Ames admits to being in a metal band as a teenager in Muscatine, Iowa, but he's hesitant to elaborate. "I'm not saying the name," he says. After high school, he fled the cornfields for the sunnier landscape of California. Upon his first contact with Allen, Ames professed a love for Kiss, which somehow failed to immediately bring the two together. After they joined forces in Sketch, however, the pair found a shared appreciation for music that fell between Ames's Kiss/Cheap Trick inclinations and Allen's soft spots for the Cars and Devo.
When Sketch arrived in Colorado, heavy metal was still going strong, according to Parks, a Boulder native and veteran of a pair of local metal bands (Crushed Kitty and Vandal). "Growing up around here, it was nothing but metal, metal, metal. Sketch was one of the first local bands I'd seen that was different." In 1996 he saw the band at a Longmont gig and threw them "that Spinal Tap line," offering his services if their drummer happened to spontaneously combust.
As it turned out, Allen and Ames's relationship with their drummer was already on the verge of exploding, and within days of his query, Parks was manning the Sketch drum kit. The trio happened upon a chemistry and camaraderie that Sketch had once lacked, and five years later, Parks is still around. "We all just really love music, and we write well together," he says. "Essentially, every time we practice we come up with a new song, or several new songs."
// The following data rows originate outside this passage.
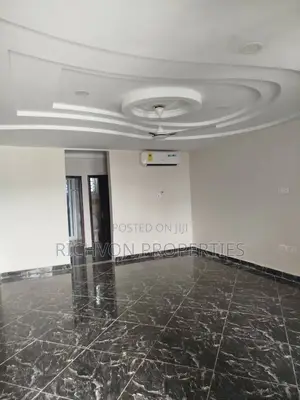 2bdrm Apartment in Richvon Properties, Spintex for rent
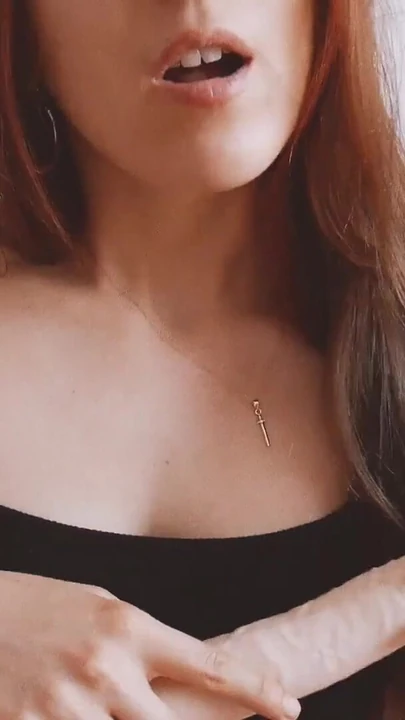 Key moment from "ASMR JOI - Your gf takes care of you after work"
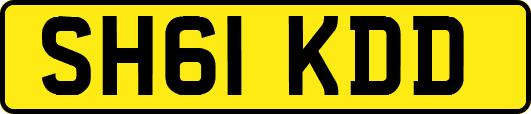 SH61KDD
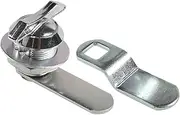 Generic Offset Cam Lock for, Innovative Locking System, 1pc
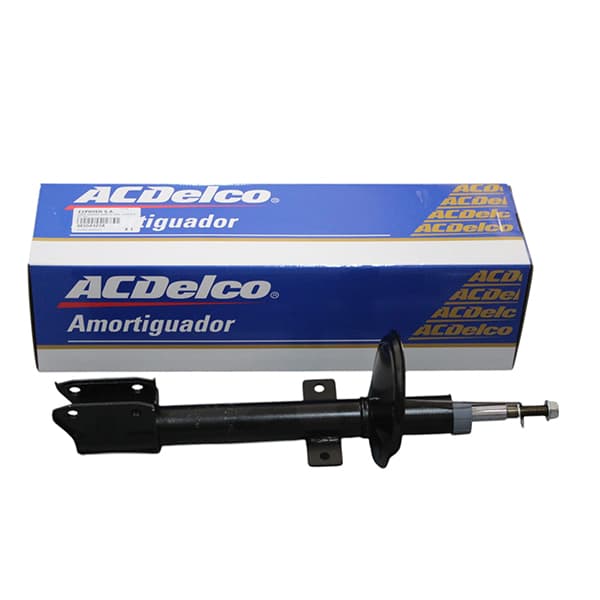 Amortiguador tras. duster 4x4 10/…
"We all stay true to what we like, but we just find a way to make it compatible," adds Ames.
There are both punk and pop elements in the music, says Parks, who is careful to note, "People hear pop and they think it's bubblegummy, which I don't think Sketch is."
On the flip side, says Allen, "Every time we play a club, they always say 'punk rock.' But I don't think we're punk. We've got a punk edge, maybe."
Either way, it doesn't really matter: Rock and roll has been all about slapping a punk edge on top of pop structures and hooks since day one. The subgenres of rock mutate rapidly, as do the youth subcultures that underpin them, but the philosophy behind rock and roll has never been one of taxonomic perfectionism. Ames generally leaves Sketch's classification up to the beholder.